Giving the blood of Ebola survivors to patients didn't seem to make a difference, doctors found in the biggest study so far on the approach, prompting some scientists to say it's time to abandon the strategy.
With no licensed
treatment for the devastating disease, doctors have sometimes used blood from
survivors to treat the sick, hoping its infection-fighting antibodies might
help patients defeat the virus. It seemed to help some patients in the past but
there was no clear proof. Amid the world's biggest outbreak of Ebola in West
Africa in 2014, scientists decided to put the treatment to the test in Guinea.
At a clinic in
the capital Conakry, scientists found no difference in survival between 84
patients who got survivor blood compared to about 400 patients treated some
five months earlier, according to the study published in New England Journal of
Medicine Thursday.
"We would
have liked to have seen more dramatic results," said Johan van Griensven
of the study in Guinea, the paper's lead author. "But this doesn't mean
(blood) plasma treatment doesn't work by definition."
He said antibody
levels are often low in patients who have only recently recovered from Ebola
and that doctors might need to use blood from long-term survivors to get a
better effect.
Van Griensven and
colleagues studied people who got two transfusions of plasma — the clear part
of blood that contains antibodies — in Guinea last year. The plasma came from
58 Ebola survivors, most of whom had recovered from Ebola within six months of
donating blood and are thought to have immunity to the strain. Scientists
didn't know what the antibody levels were in the donated plasma and said it was
possible some plasma was more potent than others.
A similar study
on the blood of Ebola survivors in Liberia was discontinued because there
weren't enough patients and another study in Sierra Leone had
treated just three patients by last October.
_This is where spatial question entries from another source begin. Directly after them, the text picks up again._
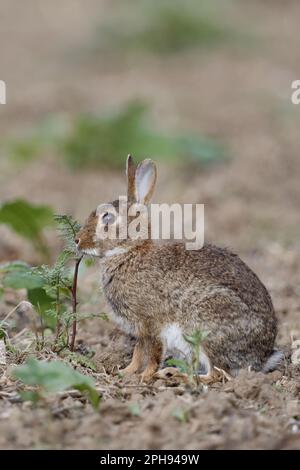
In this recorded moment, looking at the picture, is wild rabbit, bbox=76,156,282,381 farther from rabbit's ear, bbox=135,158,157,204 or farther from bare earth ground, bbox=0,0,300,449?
bare earth ground, bbox=0,0,300,449

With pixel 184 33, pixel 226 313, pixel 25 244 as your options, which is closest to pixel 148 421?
pixel 226 313

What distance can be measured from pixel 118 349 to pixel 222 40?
1331 centimetres

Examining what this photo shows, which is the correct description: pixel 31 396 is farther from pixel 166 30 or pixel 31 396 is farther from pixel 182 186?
pixel 166 30

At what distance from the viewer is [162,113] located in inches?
556

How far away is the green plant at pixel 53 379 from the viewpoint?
464 cm

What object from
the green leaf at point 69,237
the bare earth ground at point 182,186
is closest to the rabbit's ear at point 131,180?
the green leaf at point 69,237

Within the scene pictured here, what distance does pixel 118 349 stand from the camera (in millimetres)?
6223

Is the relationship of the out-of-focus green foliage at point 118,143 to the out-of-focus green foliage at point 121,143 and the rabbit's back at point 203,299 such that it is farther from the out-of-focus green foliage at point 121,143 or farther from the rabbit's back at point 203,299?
the rabbit's back at point 203,299

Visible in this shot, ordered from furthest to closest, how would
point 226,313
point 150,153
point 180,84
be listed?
point 180,84 → point 150,153 → point 226,313

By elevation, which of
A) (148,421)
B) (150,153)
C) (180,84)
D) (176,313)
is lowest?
(148,421)

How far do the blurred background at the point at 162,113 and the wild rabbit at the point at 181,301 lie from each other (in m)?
1.44

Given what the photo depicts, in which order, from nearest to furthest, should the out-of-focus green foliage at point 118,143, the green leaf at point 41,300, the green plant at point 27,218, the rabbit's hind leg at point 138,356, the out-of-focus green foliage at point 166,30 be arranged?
the rabbit's hind leg at point 138,356, the green leaf at point 41,300, the green plant at point 27,218, the out-of-focus green foliage at point 118,143, the out-of-focus green foliage at point 166,30

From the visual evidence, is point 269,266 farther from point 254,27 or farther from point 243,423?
point 254,27

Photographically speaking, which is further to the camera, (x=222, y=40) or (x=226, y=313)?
(x=222, y=40)
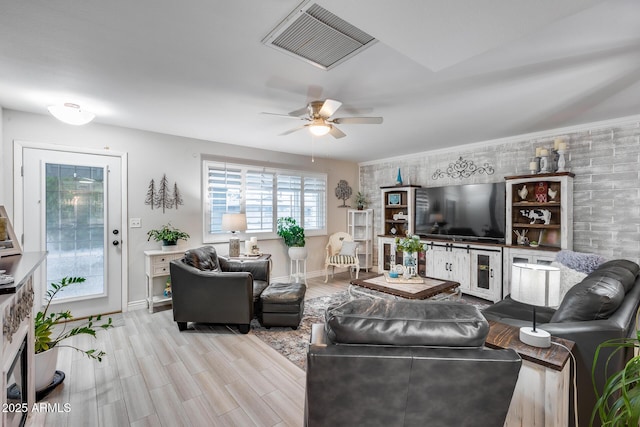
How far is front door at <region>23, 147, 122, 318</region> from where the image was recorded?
3.37 m

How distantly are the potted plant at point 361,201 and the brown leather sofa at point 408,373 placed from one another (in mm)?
5380

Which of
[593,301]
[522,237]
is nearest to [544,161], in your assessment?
[522,237]

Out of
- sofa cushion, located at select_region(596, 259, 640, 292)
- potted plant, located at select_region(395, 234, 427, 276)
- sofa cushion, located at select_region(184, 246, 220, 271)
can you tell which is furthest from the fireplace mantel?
sofa cushion, located at select_region(596, 259, 640, 292)

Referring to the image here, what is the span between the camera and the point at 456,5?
1.31 metres

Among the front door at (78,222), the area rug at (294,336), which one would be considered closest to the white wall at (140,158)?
the front door at (78,222)

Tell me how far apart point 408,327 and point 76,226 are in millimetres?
4177

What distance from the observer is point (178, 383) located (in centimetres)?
231

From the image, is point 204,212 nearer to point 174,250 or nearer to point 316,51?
point 174,250

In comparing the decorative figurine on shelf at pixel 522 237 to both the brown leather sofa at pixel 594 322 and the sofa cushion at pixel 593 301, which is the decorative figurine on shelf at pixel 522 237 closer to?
the brown leather sofa at pixel 594 322

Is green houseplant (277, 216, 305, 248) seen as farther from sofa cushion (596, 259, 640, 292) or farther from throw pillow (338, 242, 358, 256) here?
sofa cushion (596, 259, 640, 292)

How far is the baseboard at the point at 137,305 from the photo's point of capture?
3.93 metres

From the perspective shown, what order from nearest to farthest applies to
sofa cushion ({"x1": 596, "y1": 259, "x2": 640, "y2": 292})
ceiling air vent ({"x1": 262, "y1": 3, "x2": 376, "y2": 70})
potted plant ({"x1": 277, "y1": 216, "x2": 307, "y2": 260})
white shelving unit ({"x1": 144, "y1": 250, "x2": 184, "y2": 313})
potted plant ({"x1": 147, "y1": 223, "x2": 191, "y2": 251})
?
1. ceiling air vent ({"x1": 262, "y1": 3, "x2": 376, "y2": 70})
2. sofa cushion ({"x1": 596, "y1": 259, "x2": 640, "y2": 292})
3. white shelving unit ({"x1": 144, "y1": 250, "x2": 184, "y2": 313})
4. potted plant ({"x1": 147, "y1": 223, "x2": 191, "y2": 251})
5. potted plant ({"x1": 277, "y1": 216, "x2": 307, "y2": 260})

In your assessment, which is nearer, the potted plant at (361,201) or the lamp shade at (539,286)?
the lamp shade at (539,286)

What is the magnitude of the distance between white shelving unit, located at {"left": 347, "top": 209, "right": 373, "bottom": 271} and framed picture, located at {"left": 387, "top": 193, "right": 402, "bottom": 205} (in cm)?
60
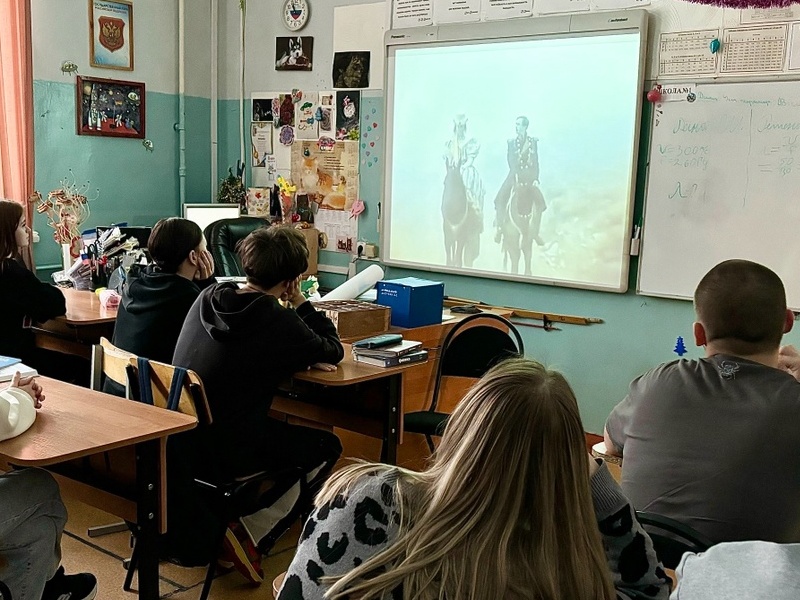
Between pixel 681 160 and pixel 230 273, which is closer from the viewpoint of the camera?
pixel 681 160

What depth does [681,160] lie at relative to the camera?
418 centimetres

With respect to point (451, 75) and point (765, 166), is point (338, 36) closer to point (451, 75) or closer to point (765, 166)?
point (451, 75)

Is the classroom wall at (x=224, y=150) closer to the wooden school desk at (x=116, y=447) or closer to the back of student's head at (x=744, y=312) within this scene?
the back of student's head at (x=744, y=312)

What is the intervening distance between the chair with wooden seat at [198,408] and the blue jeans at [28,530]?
487 millimetres

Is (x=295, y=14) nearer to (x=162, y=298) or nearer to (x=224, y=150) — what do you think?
(x=224, y=150)

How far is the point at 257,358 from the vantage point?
278cm

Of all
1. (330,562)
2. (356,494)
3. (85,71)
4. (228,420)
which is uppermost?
(85,71)

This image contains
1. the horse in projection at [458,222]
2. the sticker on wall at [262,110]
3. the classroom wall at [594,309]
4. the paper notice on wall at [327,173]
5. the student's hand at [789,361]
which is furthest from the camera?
the sticker on wall at [262,110]

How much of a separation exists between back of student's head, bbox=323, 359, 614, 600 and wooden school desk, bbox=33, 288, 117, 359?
2973 mm

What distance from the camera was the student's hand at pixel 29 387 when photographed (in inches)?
87.7

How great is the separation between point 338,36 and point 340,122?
54cm

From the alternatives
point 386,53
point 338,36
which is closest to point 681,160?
point 386,53

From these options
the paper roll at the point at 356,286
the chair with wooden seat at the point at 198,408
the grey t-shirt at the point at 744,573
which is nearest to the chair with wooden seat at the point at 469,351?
the paper roll at the point at 356,286

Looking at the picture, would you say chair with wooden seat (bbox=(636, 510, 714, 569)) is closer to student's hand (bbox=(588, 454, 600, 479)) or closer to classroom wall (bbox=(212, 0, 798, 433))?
student's hand (bbox=(588, 454, 600, 479))
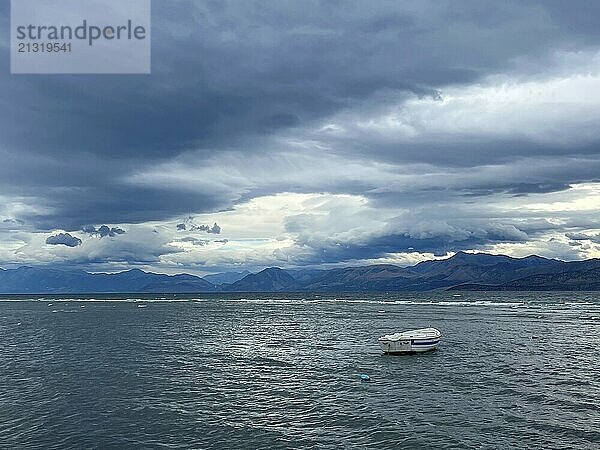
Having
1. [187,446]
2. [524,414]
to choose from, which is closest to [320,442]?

To date, the outbreak first noted
in 2014 has killed more than 11,000 people in West Africa. Ebola was declared
over in Guinea last month, the first time all three affected countries have
stopped the virus' spread.
Some said the
disappointing results should be enough to convince scientists to abandon this
strategy.
"From the
data presented, it doesn't look like this is worth pursuing," said Thomas
Geisbert, an Ebola expert at the University of Texas Medical Branch at
Galveston, who has done similar studies in monkeys. He was not connected to the
latest research.
"The idea
that antibodies from a person who survived Ebola could save lives was always a
long shot, but it was too good an idea not to test," said Ben Neuman, a
virologist at Britain's University of Reading.